Importantly, at that stage, the victim was alive, though slipping in and out of consciousness. She had named Sandeep but not the other accused. In her fast-deteriorating condition, she did not initially mention rape. Later, as the police took her complete statement under Section 164 of the Code of Criminal Procedure, the charge of gang rape was added. Following her death, the accused were charged with murder. The autopsy report referred to “rape and strangulation” and “tears in her private parts”. The Uttar Pradesh police, however, claimed that a forensic report of her viscera had proved that the girl was not gang-raped as alleged and that the victim had died of neck injury. Others, however, contested the claim, alleging that the samples were collected days after the incident, and not within 24 hours, as it should have been.

The Chief Minister appointed a Special Investigation Team to inquire into the crime and announced a compensation of Rs. 25 lakh to the family, besides a government job for a family member and a house in Hathras under the State Urban Development Agency.

Predictably, political parties took up the case, accusing the administration of denying justice to the bereaved. Sonia Gandhi called the incident “barbaric”, and, in a video statement, asked if being a girl was a crime. “What was the Uttar Pradesh government doing that for weeks the girl’s parents were not heard. The Nirbhaya of Hathras has not died. She has been killed,” she said. “Even the dead have some dignity. She was denied even that. The government should not think that the country will stay silent. I stand with the pained family of Hathras in its quest for justice.”

A day later, even as Section 144 was imposed in the district, Congress leader Rahul Gandhi was detained as he attempted to meet the grieving family. He claimed he was manhandled too and wondered if “only the RSS [Rashtriya Swayamsewak Sangh], the BJP [Bharatiya Janata Party] men and the Prime Minister have the right to walk on the road”. His sister, Priyanka Gandhi Vadra, asked why it took the Chief Minister two weeks to react to the tragedy. “Was he waiting for a call from the Prime Minister to take action? He did not let her family take the body home. Even now, you say, you formed the SIT after a call from the Prime Minister.”
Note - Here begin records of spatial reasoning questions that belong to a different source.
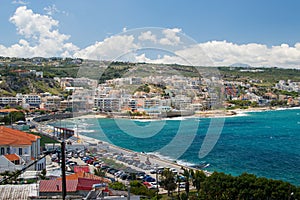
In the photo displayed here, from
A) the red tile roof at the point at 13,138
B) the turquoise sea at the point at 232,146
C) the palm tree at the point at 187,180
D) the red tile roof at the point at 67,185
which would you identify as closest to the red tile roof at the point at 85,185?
the red tile roof at the point at 67,185

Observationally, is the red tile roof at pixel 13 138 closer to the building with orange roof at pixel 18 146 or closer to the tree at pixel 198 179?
the building with orange roof at pixel 18 146

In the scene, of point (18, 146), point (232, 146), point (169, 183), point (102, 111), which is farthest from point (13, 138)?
point (102, 111)

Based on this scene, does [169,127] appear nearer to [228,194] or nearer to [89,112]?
[89,112]

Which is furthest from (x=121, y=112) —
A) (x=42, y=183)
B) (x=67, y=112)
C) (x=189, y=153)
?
(x=42, y=183)

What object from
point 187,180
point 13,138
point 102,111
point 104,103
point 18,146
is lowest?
point 187,180

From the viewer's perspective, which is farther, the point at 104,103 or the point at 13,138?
the point at 104,103

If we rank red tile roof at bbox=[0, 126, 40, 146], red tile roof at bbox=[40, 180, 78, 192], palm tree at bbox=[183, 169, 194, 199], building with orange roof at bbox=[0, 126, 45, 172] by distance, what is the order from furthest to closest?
red tile roof at bbox=[0, 126, 40, 146] → building with orange roof at bbox=[0, 126, 45, 172] → palm tree at bbox=[183, 169, 194, 199] → red tile roof at bbox=[40, 180, 78, 192]

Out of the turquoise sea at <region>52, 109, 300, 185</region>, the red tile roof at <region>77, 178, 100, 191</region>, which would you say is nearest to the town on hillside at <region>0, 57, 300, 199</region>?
the red tile roof at <region>77, 178, 100, 191</region>

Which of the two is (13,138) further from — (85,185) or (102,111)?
(102,111)

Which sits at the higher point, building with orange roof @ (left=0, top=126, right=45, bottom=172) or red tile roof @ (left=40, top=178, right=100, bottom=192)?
red tile roof @ (left=40, top=178, right=100, bottom=192)

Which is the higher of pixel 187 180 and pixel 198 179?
pixel 198 179

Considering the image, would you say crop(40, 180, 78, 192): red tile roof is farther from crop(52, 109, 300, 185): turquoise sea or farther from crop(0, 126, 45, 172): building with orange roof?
crop(52, 109, 300, 185): turquoise sea
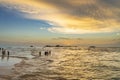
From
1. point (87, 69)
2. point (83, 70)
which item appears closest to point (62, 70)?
point (83, 70)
The Bahujan Samaj Party (BSP) leader, Mayawati, said: “The late night cremation sparks suspicion and anger among people. The BSP condemns the stand of the police in the matter.” She asked the Supreme Court to take suo motu action. Former Chief Minister Akhilesh Yadav accused the government of trying to hush up the matter with a cremation at night.

Meanwhile, the family of the victim continues to live in fear. The accused were seen in the neighbourhood until their arrest, forcing the women of the family to stay indoors. There is a palpable sense of fear among the Dalit families even after the accused men’s familes have fled the village.
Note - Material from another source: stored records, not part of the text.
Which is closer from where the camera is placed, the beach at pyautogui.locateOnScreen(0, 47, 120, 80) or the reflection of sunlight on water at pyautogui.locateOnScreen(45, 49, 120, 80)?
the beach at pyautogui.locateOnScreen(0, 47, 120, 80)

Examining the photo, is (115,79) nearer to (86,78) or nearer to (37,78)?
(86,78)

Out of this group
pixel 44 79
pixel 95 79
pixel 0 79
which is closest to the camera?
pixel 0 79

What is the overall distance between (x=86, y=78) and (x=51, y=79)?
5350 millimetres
The village stands polarised on caste lines. There are just a dozen or so Dalit families in the village, dominated by Thakurs and Brahmins. The Dalits have their residential area a little removed from the dwellings of the upper castes who, they claim, still practise untouchability. “The upper caste men, when they need us to cut the crops or do something, never come to our house themselves. Instead, they send a message through somebody. They do not step into our house. In this case too, nobody came to condole the death. It is not a suprise as we have separate cremation grounds based on caste here. Even at a shop, the shopkeepers hand over our things from a distance,” says a Dalit resident.
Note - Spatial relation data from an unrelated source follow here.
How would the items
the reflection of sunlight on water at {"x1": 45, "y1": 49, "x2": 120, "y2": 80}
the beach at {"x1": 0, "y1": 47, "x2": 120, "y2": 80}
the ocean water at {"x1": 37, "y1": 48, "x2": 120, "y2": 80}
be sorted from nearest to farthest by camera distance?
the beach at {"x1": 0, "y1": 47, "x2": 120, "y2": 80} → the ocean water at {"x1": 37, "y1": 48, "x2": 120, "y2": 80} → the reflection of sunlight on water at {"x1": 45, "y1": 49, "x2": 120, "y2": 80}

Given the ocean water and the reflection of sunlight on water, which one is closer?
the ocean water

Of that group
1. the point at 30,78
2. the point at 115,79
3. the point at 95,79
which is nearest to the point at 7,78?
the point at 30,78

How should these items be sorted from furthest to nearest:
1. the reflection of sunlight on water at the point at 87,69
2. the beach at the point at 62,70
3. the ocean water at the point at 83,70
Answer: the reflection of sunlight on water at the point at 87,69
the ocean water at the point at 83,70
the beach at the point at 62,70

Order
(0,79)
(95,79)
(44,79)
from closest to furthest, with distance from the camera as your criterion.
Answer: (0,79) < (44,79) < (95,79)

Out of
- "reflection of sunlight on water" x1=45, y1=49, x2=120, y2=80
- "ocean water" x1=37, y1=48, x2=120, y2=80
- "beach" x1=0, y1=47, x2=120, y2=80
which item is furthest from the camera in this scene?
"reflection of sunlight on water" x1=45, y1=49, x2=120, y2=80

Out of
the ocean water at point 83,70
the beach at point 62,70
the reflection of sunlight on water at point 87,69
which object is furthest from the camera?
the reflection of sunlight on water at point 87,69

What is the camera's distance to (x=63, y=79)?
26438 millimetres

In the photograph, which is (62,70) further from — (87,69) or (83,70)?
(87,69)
Clearly, Hathras will need more than the token arrest of the accused for peace and trust to return. Within hours of the victim’s cremation came news of the gang rape of yet another Dalit girl, in Balrampur in Uttar Pradesh. Jayaprada, the BJP leader and former Lok Sabha member, made a point when she told Frontline : “I am pained at the new Nirbhaya incident. I beseech the Chief Minister and the Prime Minister to ensure quick justice for our Dalit daughter. Those responsible for the dastardly act should be hanged to death. And it should be done in the shortest possible time, unlike the Nirbhaya case which dragged on for years.”